Reading passage →
A measure to tax the gross receipts of licensed medical marijuana dispensaries in Oakland passed overwhelmingly on Tuesday. The vote makes Oakland the first city in the US to tax marijuana.

The tax was put on the ballot after a considerable push from the medical community. City Council jumped on the bandwagon, too, when it became clear that Oakland would not meet its budget for the year. Rebecca Kaplan, a local councilwoman said, “Given that the medical cannabis dispensaries are something that was legalized in California, why not have revenue from it?”

So that kind of makes sense. In theory, I get the idea of taxing legal substances, like tobacco, to raise revenue. What’s odd, though, is that this is medical marijuana. That is a significant distinction. In California, it would be otherwise exempt under the state sales tax laws which specifically exclude “[s]ales of prescription medicine and certain medical devices.” However, according to the Wall Street Journal, sales tax is collected on the purchase. This, according to the State Board of Equalization, is because marijuana cannot be exempted as a prescription drug since it is classed as a Schedule I drug by the federal government and is cannot be “prescribed.” To actually obtain medical marijuana, your doctor must write a note, not a prescription (insert rolling of the eyes here).

Information →
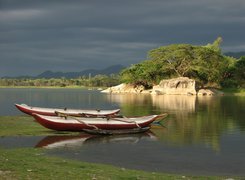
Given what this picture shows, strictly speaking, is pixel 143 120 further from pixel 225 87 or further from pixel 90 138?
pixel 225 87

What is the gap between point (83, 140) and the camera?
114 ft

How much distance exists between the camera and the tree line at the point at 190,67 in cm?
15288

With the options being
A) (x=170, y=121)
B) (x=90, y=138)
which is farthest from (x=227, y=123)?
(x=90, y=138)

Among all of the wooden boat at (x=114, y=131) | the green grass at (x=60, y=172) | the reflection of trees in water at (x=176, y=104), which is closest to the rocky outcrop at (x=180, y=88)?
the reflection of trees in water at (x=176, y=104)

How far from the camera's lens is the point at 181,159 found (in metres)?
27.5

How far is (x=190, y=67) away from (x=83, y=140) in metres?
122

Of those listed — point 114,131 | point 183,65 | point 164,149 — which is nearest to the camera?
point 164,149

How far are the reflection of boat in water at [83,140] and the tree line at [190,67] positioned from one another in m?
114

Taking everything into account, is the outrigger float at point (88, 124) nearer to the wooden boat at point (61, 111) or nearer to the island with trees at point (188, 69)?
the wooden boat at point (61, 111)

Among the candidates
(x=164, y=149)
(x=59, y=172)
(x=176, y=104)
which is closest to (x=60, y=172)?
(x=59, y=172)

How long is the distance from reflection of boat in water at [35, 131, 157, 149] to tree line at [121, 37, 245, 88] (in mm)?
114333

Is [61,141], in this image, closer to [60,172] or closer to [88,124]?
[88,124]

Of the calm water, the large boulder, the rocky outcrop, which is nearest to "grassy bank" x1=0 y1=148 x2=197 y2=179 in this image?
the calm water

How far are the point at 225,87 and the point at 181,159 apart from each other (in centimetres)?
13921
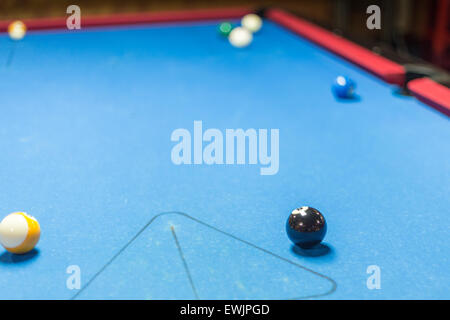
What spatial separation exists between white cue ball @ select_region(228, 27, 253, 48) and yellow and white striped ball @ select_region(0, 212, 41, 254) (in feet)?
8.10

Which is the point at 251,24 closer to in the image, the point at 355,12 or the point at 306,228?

Exercise A → Condense the paragraph of the article on Oakland's marijuana tax that begins "The tax was put on the ballot" into a short bulleted list that keeps its main facts.
Exercise B → Carry the article on Oakland's marijuana tax on from its last sentence.
The items can be disregarded.

Answer section A →
- The tax reached the ballot after a considerable push from the medical community.
- City Council backed it once it became clear that Oakland would not meet its budget for the year.
- Local councilwoman Rebecca Kaplan said that since medical cannabis dispensaries were legalized in California, the city might as well have revenue from them.

Answer section B →
The new tax in Oakland is a gross receipts tax imposed on the dispensaries which are licensed to sell medical marijuana. Currently, four dispensaries inside the city fit the bill. Those dispensaries not only supported the effort to tax medical marijuana, they pushed City Council to put the tax to a vote. Why? While the tax is relatively small (1.8%), it, in effect, legitimizes their product. You may recall a similar effort in Nevada to tax prostitution; though legal, it was not taxed and the sex industry lead the failed effort to have it taxed. For better or worse, taxing a product is perceived as the government’s tacit approval of the sale of the product.

The latter is exactly what has riled those who are fighting to keep drugs out of California. Paul Chabot of the Coalition for a Drug Free California, in addressing those concerns, has said, “With the state in dire straits in finances and the country looking for ways to pay down debt, looking at illegal drugs is the absolute wrong thing to do.”

Only Mr. Chabot doesn’t have it quite right. California is one of 13 states that has passed a law legalizing the sale of medical marijuana; it is not illegal in that regard. Alaska, Colorado, Hawaii, Maine, Michigan, Montana, Nevada, New Mexico, Oregon, Rhode Island, Vermont and Washington have also legalized the sale of medical marijuana. Other states, like North Carolina and Iowa, are considering measures which would legalize the use of marijuana for medical purposes.

But Chabot does have many supporters who believe that the taxation of medical marijuana puts the state of California one step closer to legalizing the distribution of marijuana altogether. Those supporters argue that marijuana is a gateway drug to harder drugs and that legitimizing marijuana will pave the way towards legitimizing other drugs.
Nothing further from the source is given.